[Collected data entries]

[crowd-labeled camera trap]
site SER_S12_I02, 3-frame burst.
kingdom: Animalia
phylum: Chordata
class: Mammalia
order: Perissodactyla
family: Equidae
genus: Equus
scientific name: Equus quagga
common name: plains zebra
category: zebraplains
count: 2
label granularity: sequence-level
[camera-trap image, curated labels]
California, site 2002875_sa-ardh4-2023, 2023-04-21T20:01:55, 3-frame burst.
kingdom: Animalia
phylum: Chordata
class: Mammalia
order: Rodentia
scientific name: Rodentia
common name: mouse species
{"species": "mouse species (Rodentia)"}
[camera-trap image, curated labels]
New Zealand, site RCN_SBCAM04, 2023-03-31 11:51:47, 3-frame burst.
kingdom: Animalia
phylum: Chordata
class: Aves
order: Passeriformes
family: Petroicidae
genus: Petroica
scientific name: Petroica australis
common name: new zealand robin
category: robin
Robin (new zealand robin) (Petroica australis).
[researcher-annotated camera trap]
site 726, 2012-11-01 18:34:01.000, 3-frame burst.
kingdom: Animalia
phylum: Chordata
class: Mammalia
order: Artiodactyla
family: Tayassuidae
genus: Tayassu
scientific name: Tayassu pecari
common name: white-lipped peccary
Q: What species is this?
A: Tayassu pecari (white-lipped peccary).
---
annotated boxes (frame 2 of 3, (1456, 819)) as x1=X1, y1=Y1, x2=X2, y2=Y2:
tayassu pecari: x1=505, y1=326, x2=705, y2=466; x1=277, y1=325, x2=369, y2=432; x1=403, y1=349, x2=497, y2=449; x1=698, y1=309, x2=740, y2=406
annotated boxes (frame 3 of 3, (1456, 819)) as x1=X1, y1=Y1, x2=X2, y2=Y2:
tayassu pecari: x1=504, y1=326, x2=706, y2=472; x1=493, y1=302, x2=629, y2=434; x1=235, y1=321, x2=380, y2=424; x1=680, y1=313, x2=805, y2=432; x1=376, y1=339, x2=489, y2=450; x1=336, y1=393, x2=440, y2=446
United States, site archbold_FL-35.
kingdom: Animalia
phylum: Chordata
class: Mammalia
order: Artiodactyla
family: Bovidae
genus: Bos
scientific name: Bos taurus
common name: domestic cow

• Requirement:
The required output is the exact run of lines from the one with "common name: plains zebra" through the final line of the entries.

• Answer box:
common name: plains zebra
category: zebraplains
count: 2
label granularity: sequence-level
[camera-trap image, curated labels]
California, site 2002875_sa-ardh4-2023, 2023-04-21T20:01:55, 3-frame burst.
kingdom: Animalia
phylum: Chordata
class: Mammalia
order: Rodentia
scientific name: Rodentia
common name: mouse species
{"species": "mouse species (Rodentia)"}
[camera-trap image, curated labels]
New Zealand, site RCN_SBCAM04, 2023-03-31 11:51:47, 3-frame burst.
kingdom: Animalia
phylum: Chordata
class: Aves
order: Passeriformes
family: Petroicidae
genus: Petroica
scientific name: Petroica australis
common name: new zealand robin
category: robin
Robin (new zealand robin) (Petroica australis).
[researcher-annotated camera trap]
site 726, 2012-11-01 18:34:01.000, 3-frame burst.
kingdom: Animalia
phylum: Chordata
class: Mammalia
order: Artiodactyla
family: Tayassuidae
genus: Tayassu
scientific name: Tayassu pecari
common name: white-lipped peccary
Q: What species is this?
A: Tayassu pecari (white-lipped peccary).
---
annotated boxes (frame 2 of 3, (1456, 819)) as x1=X1, y1=Y1, x2=X2, y2=Y2:
tayassu pecari: x1=505, y1=326, x2=705, y2=466; x1=277, y1=325, x2=369, y2=432; x1=403, y1=349, x2=497, y2=449; x1=698, y1=309, x2=740, y2=406
annotated boxes (frame 3 of 3, (1456, 819)) as x1=X1, y1=Y1, x2=X2, y2=Y2:
tayassu pecari: x1=504, y1=326, x2=706, y2=472; x1=493, y1=302, x2=629, y2=434; x1=235, y1=321, x2=380, y2=424; x1=680, y1=313, x2=805, y2=432; x1=376, y1=339, x2=489, y2=450; x1=336, y1=393, x2=440, y2=446
United States, site archbold_FL-35.
kingdom: Animalia
phylum: Chordata
class: Mammalia
order: Artiodactyla
family: Bovidae
genus: Bos
scientific name: Bos taurus
common name: domestic cow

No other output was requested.